• What you are asked to do
Exactly and only the lines from the one with "Yamaha Peewee PW50" through the last line of the records need to be set down; please skip the pictures.

• Data for processing
+ + + +

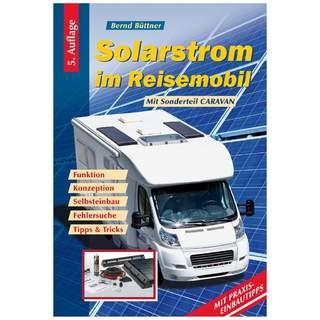 Kniha o solárnej technológií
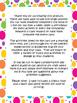 End of Year Bingo Review Activities Grade 4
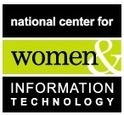 National Center for Women & Information Technology | Women and Technology | Scoop.it
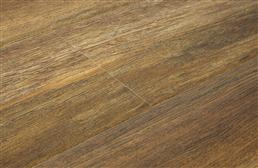 12mm Mega Clic Abbey Road Laminate Flooring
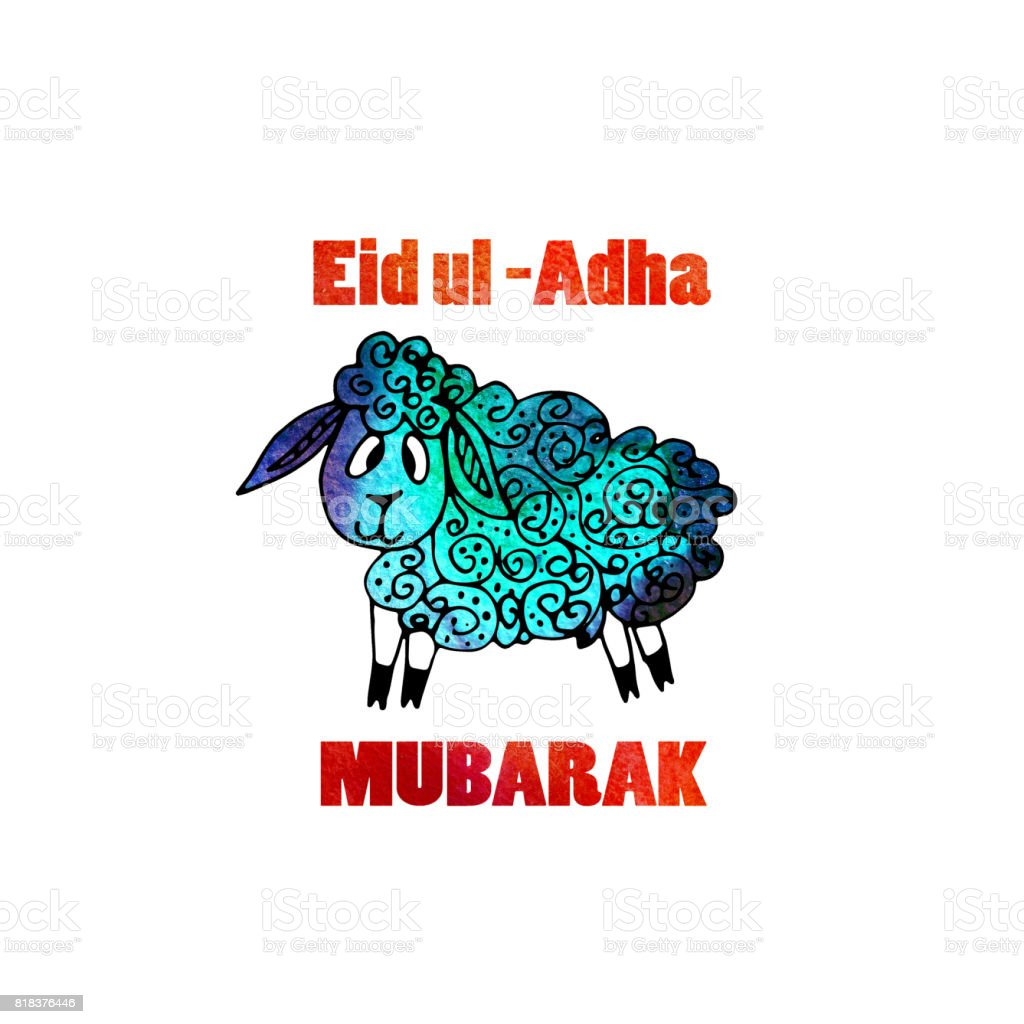 Watercolor greeting card of eid al adha mubarak feast of sacrifice watercolor greeting card of eid al adha mubarak feast of sacrifice famous festival of kristyandbryce Images
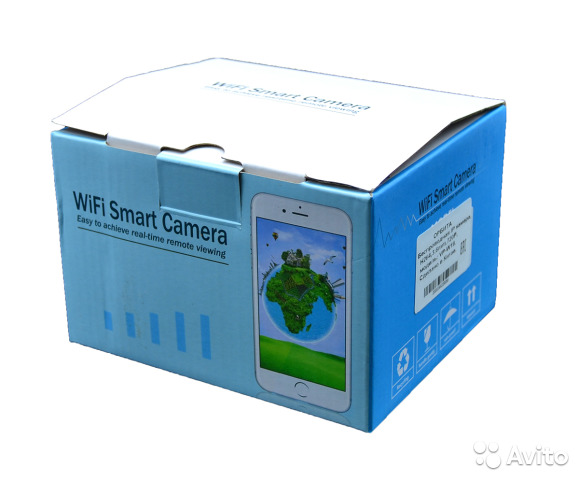 WI-FI IP камера VP-W19 89619484077 купить 3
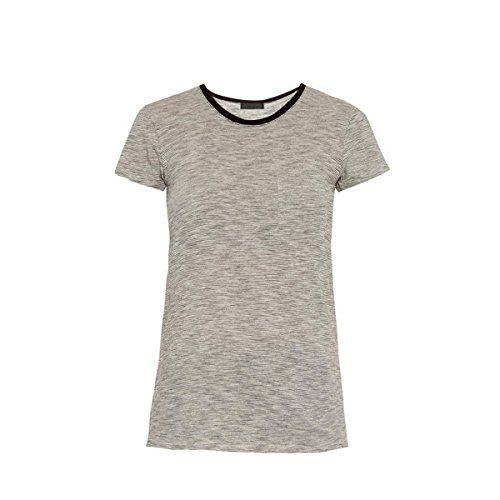 (アンソニー・トーマス・メリロー) ATM レディース トップス Tシャツ Striped cotton T-shirt 並行輸入品  新品【取り寄せ商品のため、お届けまでに2週間前後かかります。】 表示サイズ表はすべて【参考サイズ】です。ご不明点はお問合せ下さい。 カラー:Black and white striped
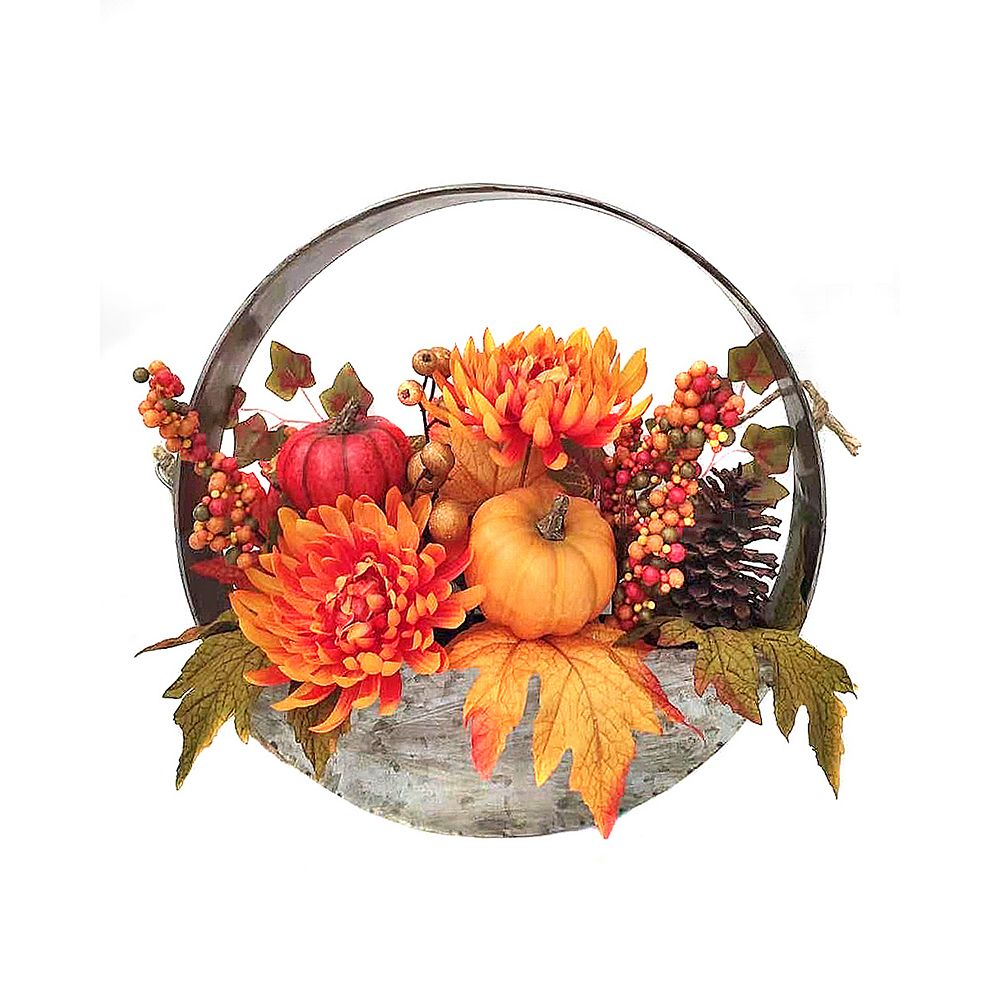 Home Accents Holiday 14.5-inch Hanging Metal Basket with Flowers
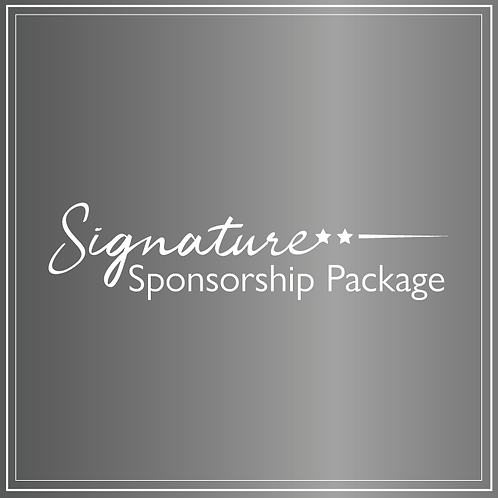 Signature Sponsorship Package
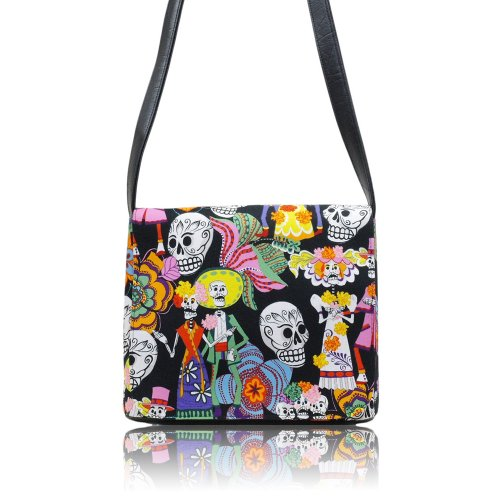 US HANDMADE FASHION LOS NOVIOS SKULLS Day Of The Dead Rockabilly Halloween Gothic Messenger Bag Shoulder Bag Style Handmade handbag purse Alexander Henry fabrics, MS 1022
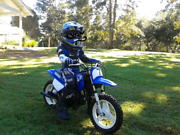 Yamaha Peewee PW50 Richmond Hill Lismore Area Preview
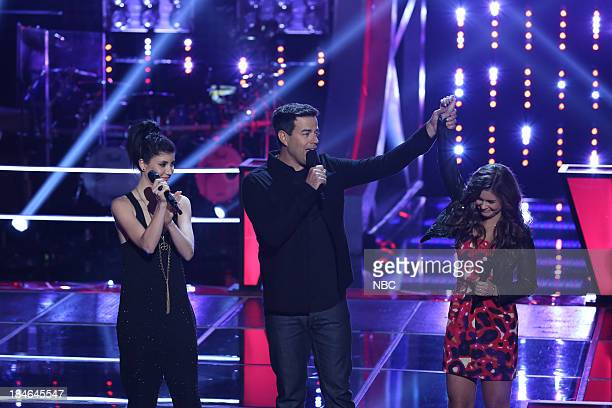 THE VOICE Battle Rounds Episode 507 Pictured Briana Cuoco Carson Daly Jacquie Lee
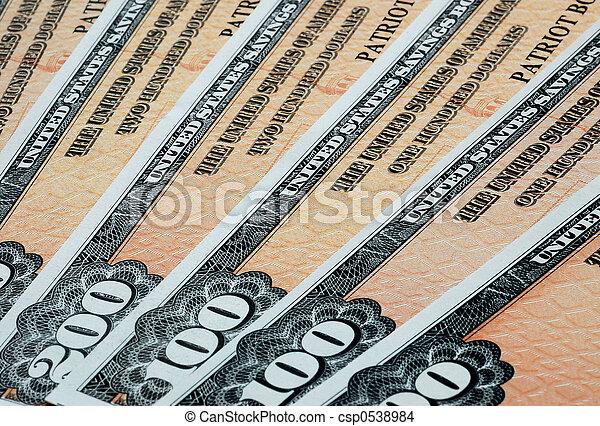 savings bond - csp0538984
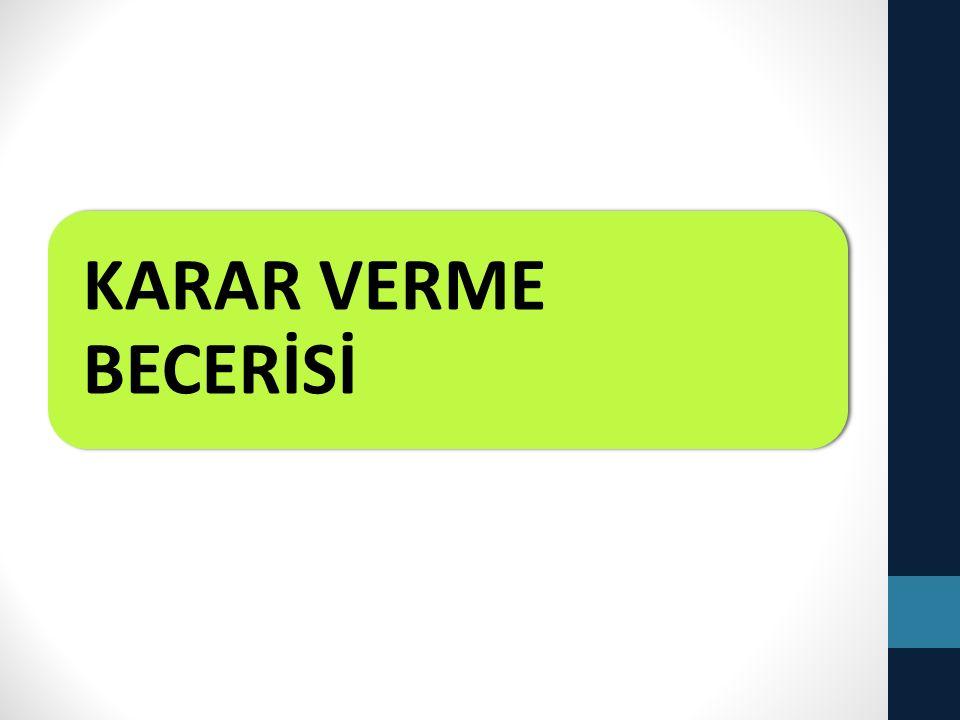 KARAR VERME BECERİSİ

+ + + +

• Result for this task
 Yamaha Peewee PW50 Richmond Hill Lismore Area Preview
 THE VOICE Battle Rounds Episode 507 Pictured Briana Cuoco Carson Daly Jacquie Lee
 savings bond - csp0538984
 KARAR VERME BECERİSİ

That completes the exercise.